Selected excerpt =>

────────

The best thing I can come up with in order to use primitive Java arrays directly is to define a wrapping data type replacing bytearray# which can be an optional type covering the possibilities of being one of each of the Java primitive arrays directly if the STUArray has ever been cloned, changed to a view of a ByteBuffer of one of those same primitive types when it is cast with all subsequent using casts or copys using the ByteBuffer option. In the common case, these are directly used; in the less common case of being cast then they have the overhead of using the embedded shared ByteBuffer reference until such time as they are frozen in which case the ByteBuffer is copied to a regular Java primitive array. This shouldn't have an execution cost if they aren't cast, as the compiler should recognize their unmodified state and apply the direct access methods as usual; there will then only be a cost in the uncommon case that they are cast, but I'm worried about avoiding having to do a run time check on whether the array has been cast or not before being able to operate on the data. which would add overhead and overcome the benefit.

This wouldn't affect IArray's which can't be cast and therefore can use standard Java arrays directly and which would have the underlying ByteBuffer already copied back to a standard Java primitive array on freeze if the creating STUArray had been cast.

If we went that way, we would have to add documentation to advise against the use of castSTUArray without considering the performance cost: one of the most common usual reasons for its use is to improve processing speed by, for instance, doing popcount 64 bits at a time instead of 8 and this may or may not still be effective; another reason is to simulate simple byte packed record primitive operations without defining a new instance of STUArray and again this may or may not be effective.

────────

Provided material =>
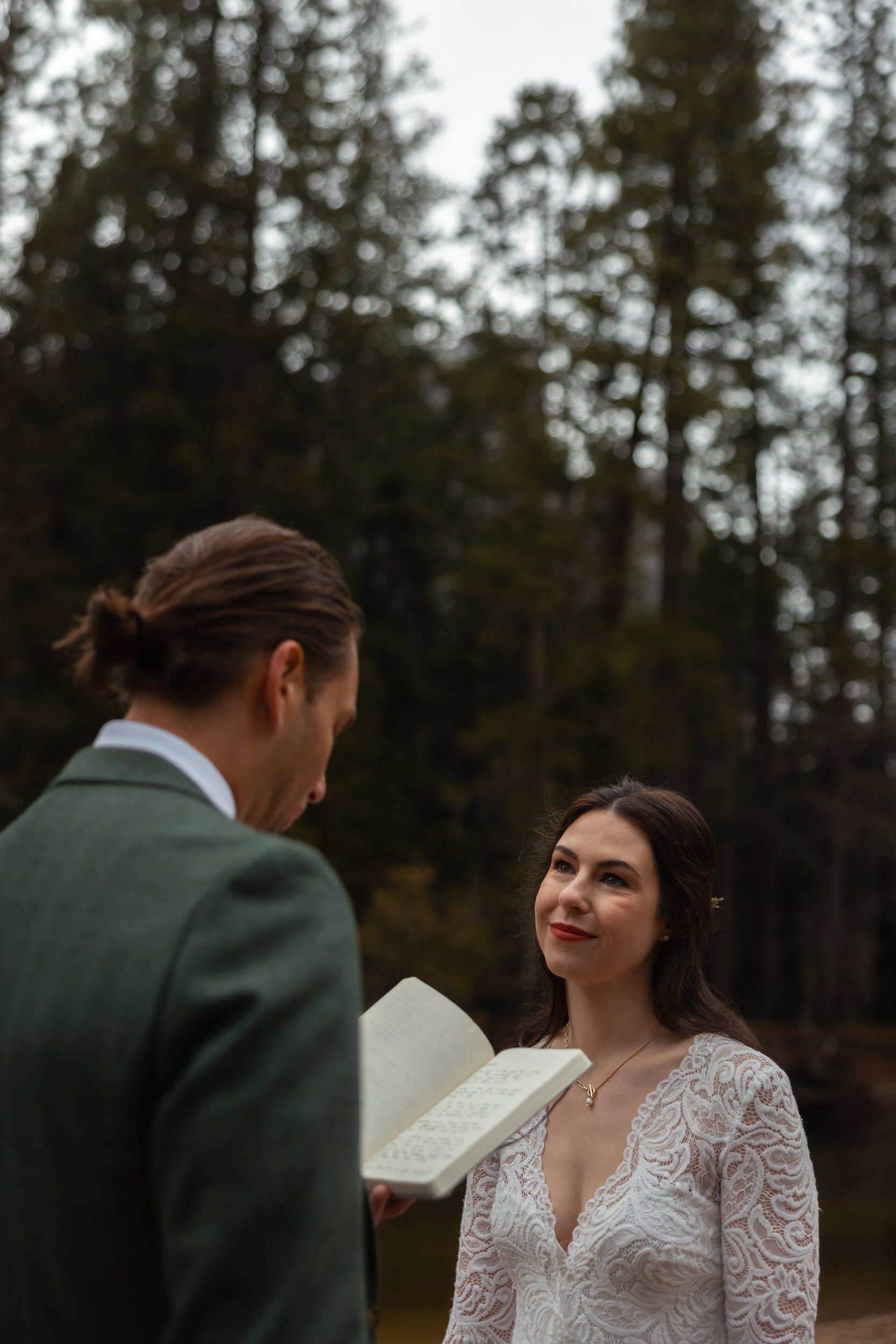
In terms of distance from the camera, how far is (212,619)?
1318mm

────────

Task prompt =>
Answer from the discussion of STUArray casting above:
(a) What happens to the ByteBuffer when a cast array is frozen?
(b) Why does the author say IArrays would not be affected?
(c) What example does the last paragraph give of using castSTUArray to improve processing speed?

Complete output =>
(a) It is copied to a regular Java primitive array.
(b) IArrays can't be cast, so they can use standard Java arrays directly.
(c) Doing popcount 64 bits at a time instead of 8.